- CONSIGNE -
Selon le résumé de l'étude sur les magasins-entrepôts de grande surface, quel pourcentage des travailleurs interrogés ont moins de 25 ans ?
+++ TEXTE FOURNI
Type de document
Rapports de recherche scientifique
Année de publication
2005
Langue
Français
Résumé
Cette étude constitue la suite d’une première recherche visant à mieux comprendre le travail et les risques qui en découlent de même que les avenues de solutions possibles dans les magasins-entrepôts de grande surface.
Des questionnaires visant à décrire les symptômes de stress et de TMS ont d’abord été adressés aux travailleurs (n=116) et aux directeurs (n=28) de six succursales d’une importante chaîne de magasins-entrepôts d’articles de bureau. La population de travailleurs présente les caractéristiques suivantes : 88 % sont des hommes, 64 % ont moins de 25 ans, 65 % sont à temps partiel et 50 % ont moins d’un an d’ancienneté. Il ressort que les travailleurs ressentent des symptômes de TMS principalement au bas du dos (62,1 %) et aux jambes (45,7 %). Le questionnaire de Karasek fait ressortir que 74 % des travailleurs ont une faible autonomie décisionnelle (AD) et 42,2 % une demande psychologique élevée (DP). Quant à la combinaison de ces deux paramètres, près d’un travailleur sur trois présente un risque élevé (DP+AD-). Le questionnaire de Maslach a également été utilisé pour documenter les symptômes de stress. Il ressort que près d’un individu sur cinq présente un risque élevé quant à l’épuisement émotionnel et à la dépersonnalisation alors que près d’un individu sur trois est à risque élevé relativement au sentiment d’accomplissement personnel. Les résultats montrent que travailleurs et directeurs présentent des symptômes de stress différents. Les directeurs sont plus souvent exposés à une demande psychologique élevée et à un risque élevé d’épuisement émotionnel, mais moins souvent exposés à un risque élevé quant à la dépersonnalisation ou au sentiment de faible accomplissement personnel.
++++++
+++ DONNÉES BRUTES
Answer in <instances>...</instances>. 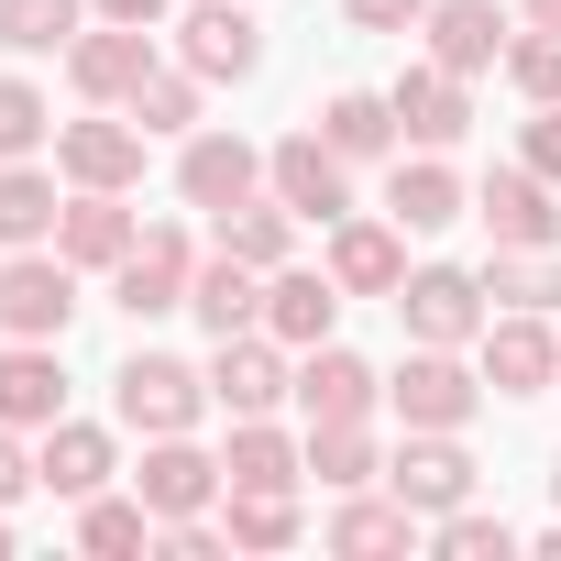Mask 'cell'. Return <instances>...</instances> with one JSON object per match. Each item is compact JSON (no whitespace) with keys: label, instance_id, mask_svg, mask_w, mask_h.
++++++
- RÉPONSE -
64 % des travailleurs ont moins de 25 ans.